● WHAT YOU NEED TO DO:
Copy the records word for word, from the very first line through the line that contains "which object would". Leave out the pictures.

========

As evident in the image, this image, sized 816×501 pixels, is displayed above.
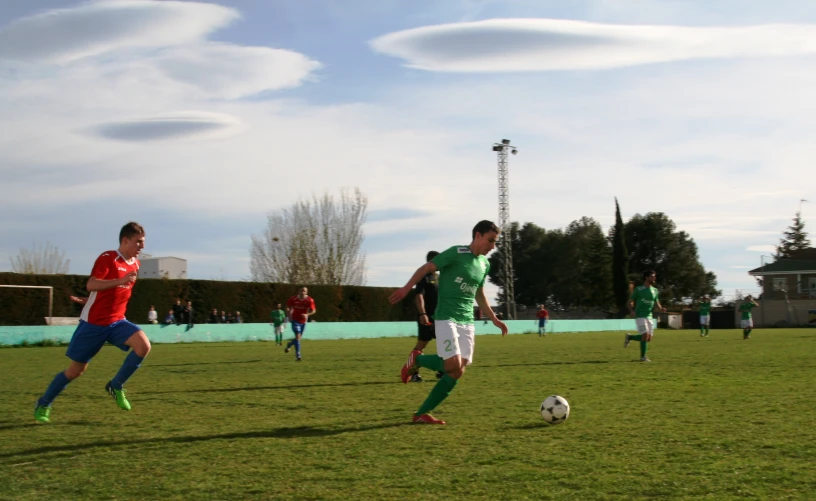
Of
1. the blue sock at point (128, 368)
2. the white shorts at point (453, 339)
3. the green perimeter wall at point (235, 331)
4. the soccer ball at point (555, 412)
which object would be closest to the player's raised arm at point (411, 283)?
the white shorts at point (453, 339)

========

● FULL ANSWER:
As evident in the image, this image, sized 816×501 pixels, is displayed above.
Of
1. the blue sock at point (128, 368)
2. the white shorts at point (453, 339)
3. the green perimeter wall at point (235, 331)
4. the soccer ball at point (555, 412)
which object would be closest to the player's raised arm at point (411, 283)?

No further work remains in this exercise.